Objetivo da tarefa:
Transcreva, do texto abaixo sobre a prorrogação do pagamento de tributos federais durante a crise, tudo desde "Portanto, é evidente" até "momento de crise.".

Texto extraído:
....

Há nesse contexto, inclusive, outros princípios constitucionais que podem ser ressaltados pelo contribuinte para o recolhimento em atraso dos tributos, como a garantia da manutenção da atividade empresarial e dos milhares de empregos que geram.

A alta carga tributária, aliada à crise da economia, queda nas vendas e nas prestações de serviços, importará, por óbvio, na falência de várias empresas que não possuem caixa suficiente para manter a empresa ativa durante a crise. É um ciclo vicioso.

Portanto, é evidente que a particularidade do cenário atual afasta a exigibilidade de que a RFB e a PGFN expeçam normas regulamentadoras da Portaria MF 12. É necessário que os efeitos jurídicos da portaria sirvam de substrato para o fôlego fiscal das empresas nesse momento de crise.  

É importante lembrar que não se está buscando o direito à dispensa ao pagamento do tributo, tampouco a extinção dos créditos já lançados, mas, sim, evitar a inadimplência decorrente da crise econômica que deverá assolar as empresas e garantir que a União arrecade o tributo devido.

A propósito, num estudo mais profundo do que aqui pretendido, a postergação do pagamento do tributo federal poderia se valer o da teoria do Fato do Príncipe, posto que o isolamento horizontal proposto, dentre outras medidas, ainda que em prol da saúde pública, estão produzindo efeitos negativos não esperados na atividade econômica dos contribuintes.

Parece irracional imaginar que, a despeito da decretação de calamidade pública dos entes federal, estadual e municipal, do isolamento horizontal e do respaldo de uma norma jurídica federal, a União impeça a prorrogação dos tributos federais dos sujeitos passivos domiciliados nos municípios abrangidos por decreto estadual que tenha reconhecido estado de calamidade pública.

....

Registros de dados:
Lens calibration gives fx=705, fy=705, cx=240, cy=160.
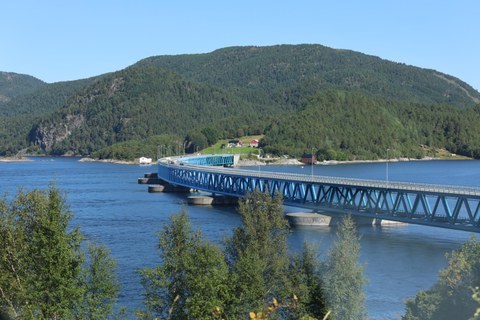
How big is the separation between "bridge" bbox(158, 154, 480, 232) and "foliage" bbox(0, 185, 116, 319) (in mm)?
33167

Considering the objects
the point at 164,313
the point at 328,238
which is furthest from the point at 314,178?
the point at 164,313

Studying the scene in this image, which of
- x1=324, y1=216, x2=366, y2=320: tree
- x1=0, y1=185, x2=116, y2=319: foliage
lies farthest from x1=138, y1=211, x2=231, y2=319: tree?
x1=324, y1=216, x2=366, y2=320: tree

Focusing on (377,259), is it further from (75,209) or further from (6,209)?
(75,209)

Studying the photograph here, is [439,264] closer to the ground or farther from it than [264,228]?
closer to the ground

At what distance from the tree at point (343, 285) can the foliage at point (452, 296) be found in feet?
9.94

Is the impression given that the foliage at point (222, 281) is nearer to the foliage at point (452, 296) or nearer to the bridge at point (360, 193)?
the foliage at point (452, 296)

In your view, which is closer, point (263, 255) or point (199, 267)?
point (199, 267)

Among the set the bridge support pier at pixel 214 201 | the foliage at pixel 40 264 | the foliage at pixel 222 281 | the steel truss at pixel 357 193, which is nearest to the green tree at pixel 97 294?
the foliage at pixel 40 264

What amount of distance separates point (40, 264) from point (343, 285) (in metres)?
15.3

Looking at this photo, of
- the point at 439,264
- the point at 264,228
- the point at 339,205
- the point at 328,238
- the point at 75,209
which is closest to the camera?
the point at 264,228

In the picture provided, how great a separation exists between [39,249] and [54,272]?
163 centimetres

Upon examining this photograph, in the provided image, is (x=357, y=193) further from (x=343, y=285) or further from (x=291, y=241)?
(x=343, y=285)

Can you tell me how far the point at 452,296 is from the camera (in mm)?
36500

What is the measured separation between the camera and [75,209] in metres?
105
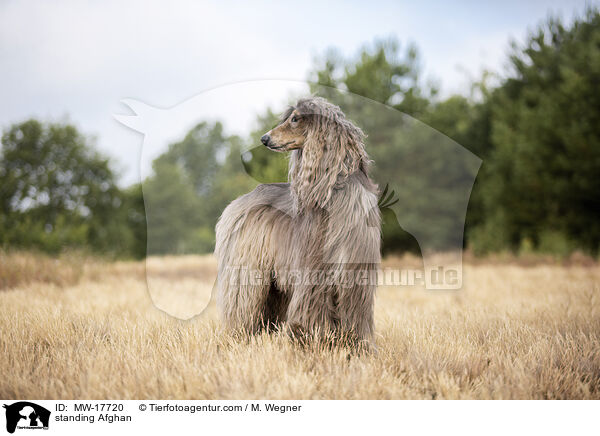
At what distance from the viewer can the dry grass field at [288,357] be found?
7.66 feet

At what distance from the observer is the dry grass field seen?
2.33 meters

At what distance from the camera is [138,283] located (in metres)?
6.53

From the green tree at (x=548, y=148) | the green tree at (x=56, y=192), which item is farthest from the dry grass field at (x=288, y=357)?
the green tree at (x=548, y=148)

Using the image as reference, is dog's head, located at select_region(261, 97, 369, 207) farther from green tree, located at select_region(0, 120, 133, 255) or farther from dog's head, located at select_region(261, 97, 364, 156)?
green tree, located at select_region(0, 120, 133, 255)

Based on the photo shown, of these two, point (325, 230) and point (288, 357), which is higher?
point (325, 230)

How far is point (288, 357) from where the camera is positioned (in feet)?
8.46

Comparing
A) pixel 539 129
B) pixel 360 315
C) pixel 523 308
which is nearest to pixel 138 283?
pixel 360 315

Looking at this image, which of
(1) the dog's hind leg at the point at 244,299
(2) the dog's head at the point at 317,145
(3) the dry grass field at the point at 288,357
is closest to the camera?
(3) the dry grass field at the point at 288,357

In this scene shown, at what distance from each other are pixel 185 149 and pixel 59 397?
2043 mm

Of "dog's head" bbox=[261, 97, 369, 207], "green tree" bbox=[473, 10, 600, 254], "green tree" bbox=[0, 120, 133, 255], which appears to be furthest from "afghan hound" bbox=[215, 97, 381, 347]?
"green tree" bbox=[473, 10, 600, 254]
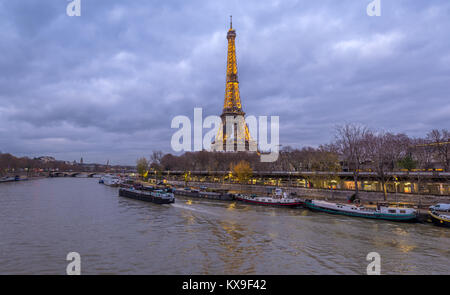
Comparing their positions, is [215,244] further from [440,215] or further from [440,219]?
[440,215]

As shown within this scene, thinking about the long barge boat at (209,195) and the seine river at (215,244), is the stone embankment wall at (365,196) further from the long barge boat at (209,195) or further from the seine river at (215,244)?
the long barge boat at (209,195)

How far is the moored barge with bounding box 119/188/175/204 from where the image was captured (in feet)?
150

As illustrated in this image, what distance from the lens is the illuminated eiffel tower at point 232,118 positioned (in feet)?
398

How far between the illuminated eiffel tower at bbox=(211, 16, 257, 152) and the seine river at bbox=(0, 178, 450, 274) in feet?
296

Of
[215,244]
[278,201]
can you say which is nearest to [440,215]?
[278,201]

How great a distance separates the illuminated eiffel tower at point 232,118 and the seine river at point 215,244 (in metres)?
90.3

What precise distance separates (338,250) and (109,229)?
20915 mm

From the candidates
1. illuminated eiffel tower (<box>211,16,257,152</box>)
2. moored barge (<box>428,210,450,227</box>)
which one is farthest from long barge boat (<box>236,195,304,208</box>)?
illuminated eiffel tower (<box>211,16,257,152</box>)

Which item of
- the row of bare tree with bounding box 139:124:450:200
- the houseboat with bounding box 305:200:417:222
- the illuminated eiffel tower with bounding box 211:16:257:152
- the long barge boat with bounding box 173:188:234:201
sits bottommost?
the long barge boat with bounding box 173:188:234:201

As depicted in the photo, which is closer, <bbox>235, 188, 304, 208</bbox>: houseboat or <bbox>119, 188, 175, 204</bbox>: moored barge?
<bbox>235, 188, 304, 208</bbox>: houseboat

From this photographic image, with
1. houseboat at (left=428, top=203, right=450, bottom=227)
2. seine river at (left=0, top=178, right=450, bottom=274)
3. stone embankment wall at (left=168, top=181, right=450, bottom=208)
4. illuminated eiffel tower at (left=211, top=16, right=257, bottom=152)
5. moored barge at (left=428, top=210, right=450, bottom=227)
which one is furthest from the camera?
illuminated eiffel tower at (left=211, top=16, right=257, bottom=152)

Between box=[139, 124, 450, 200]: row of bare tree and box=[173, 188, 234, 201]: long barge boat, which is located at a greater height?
box=[139, 124, 450, 200]: row of bare tree

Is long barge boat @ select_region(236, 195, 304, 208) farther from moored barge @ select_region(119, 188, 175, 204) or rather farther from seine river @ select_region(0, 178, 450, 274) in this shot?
moored barge @ select_region(119, 188, 175, 204)
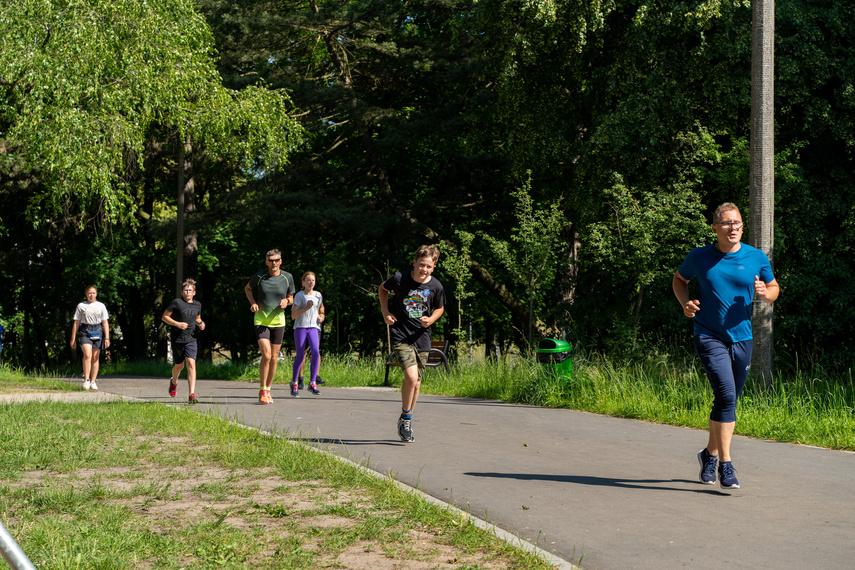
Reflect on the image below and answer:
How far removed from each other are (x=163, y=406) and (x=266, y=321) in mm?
1772

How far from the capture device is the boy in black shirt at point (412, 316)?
812cm

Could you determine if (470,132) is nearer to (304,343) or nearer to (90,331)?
(304,343)

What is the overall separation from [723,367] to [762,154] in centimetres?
581

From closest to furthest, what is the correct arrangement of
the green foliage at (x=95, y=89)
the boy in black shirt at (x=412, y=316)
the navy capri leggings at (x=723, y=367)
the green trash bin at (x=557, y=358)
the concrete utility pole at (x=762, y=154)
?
the navy capri leggings at (x=723, y=367) → the boy in black shirt at (x=412, y=316) → the concrete utility pole at (x=762, y=154) → the green trash bin at (x=557, y=358) → the green foliage at (x=95, y=89)

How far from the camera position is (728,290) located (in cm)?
606

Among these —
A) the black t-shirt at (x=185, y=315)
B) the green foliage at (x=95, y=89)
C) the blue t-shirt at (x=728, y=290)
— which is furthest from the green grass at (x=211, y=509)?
the green foliage at (x=95, y=89)

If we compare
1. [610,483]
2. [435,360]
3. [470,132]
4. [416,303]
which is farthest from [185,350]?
[470,132]

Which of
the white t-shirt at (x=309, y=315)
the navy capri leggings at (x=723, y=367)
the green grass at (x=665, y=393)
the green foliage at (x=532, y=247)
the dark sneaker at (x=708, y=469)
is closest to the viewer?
the navy capri leggings at (x=723, y=367)

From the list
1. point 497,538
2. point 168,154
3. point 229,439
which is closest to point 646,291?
point 229,439

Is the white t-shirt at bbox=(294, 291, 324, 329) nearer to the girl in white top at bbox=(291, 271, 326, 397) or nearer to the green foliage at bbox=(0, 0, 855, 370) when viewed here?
the girl in white top at bbox=(291, 271, 326, 397)

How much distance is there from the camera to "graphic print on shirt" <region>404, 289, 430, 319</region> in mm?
8164

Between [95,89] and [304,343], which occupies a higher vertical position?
[95,89]

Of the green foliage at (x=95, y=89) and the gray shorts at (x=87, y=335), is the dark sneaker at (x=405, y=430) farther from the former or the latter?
the gray shorts at (x=87, y=335)

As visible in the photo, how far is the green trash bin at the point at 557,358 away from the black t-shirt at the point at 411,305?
451cm
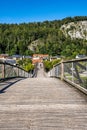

....

Resposta à tarefa:
Portanto, é evidente que a particularidade do cenário atual afasta a exigibilidade de que a RFB e a PGFN expeçam normas regulamentadoras da Portaria MF 12. É necessário que os efeitos jurídicos da portaria sirvam de substrato para o fôlego fiscal das empresas nesse momento de crise.